The method you show is just going to re-sort the data 4 times, so that’s not going to work as expected.
There’s nothing to my knowledge in clojure that has `then-by` semantics, so the idiomatic approach is to put what you want to sort by into a vector. However, pig doesn’t support custom comparators, so that won’t work in pigpen. Distributed sorts aren’t amenable to traditional comparators anyway - it’s insufficient to just compare two values; what you really need is a way to partition them into equal buckets.
Ideally we would want to have some syntax that looks for something like this: (pig/sort-by (juxt :a :b :c :d)) and expand that into the pig syntax for sorting by multiple columns. But that’s kind of hacky & precludes using any other function that takes an input record and returns a vector of values to sort by. Another possibility would be to add an option that specifies the number of values to sort by and takes any arbitrary key-fn to return a vector of that many values. Those could then be exploded into the pig syntax & it should work.

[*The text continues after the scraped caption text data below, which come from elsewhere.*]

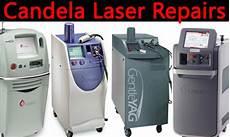 candela laser candela handpiece repair candela laser repair 1 stop laser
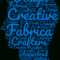 Shapecloud | Arts & Crafts | Free Word Art Generator, Word In Free Word Collage Template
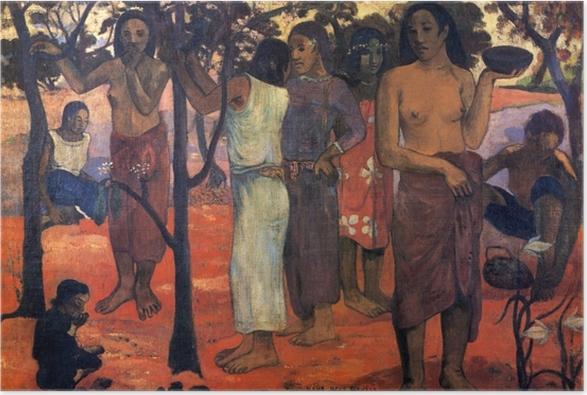 Poster Paul Gauguin - Nave Nave Mahana (Delightful Giorno) - Riproduzioni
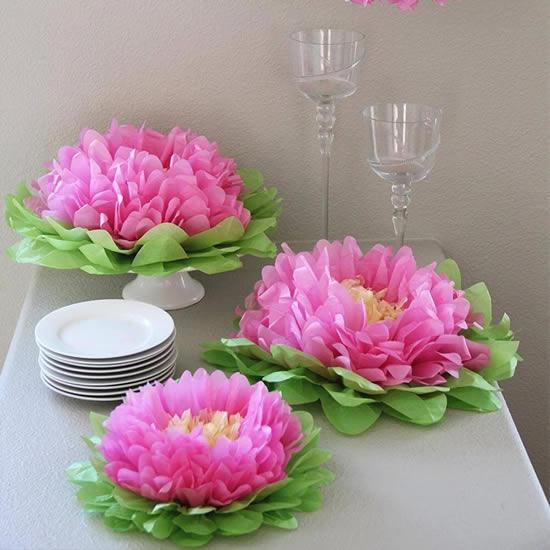 Flores perfeitas com papel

So, right now there’s not a great way to do what you want. I could potentially add the aforementioned features, but it’ll take me a couple weeks as I’m heads down on another project at the moment. As a workaround, you could create a string sort key that would satisfy your sorting requirements using string ordering. This is super hacky and likely to be very error prone though. I know it’s cliche, but pull requests are welcome if you want to take a stab at doing it the right way. :)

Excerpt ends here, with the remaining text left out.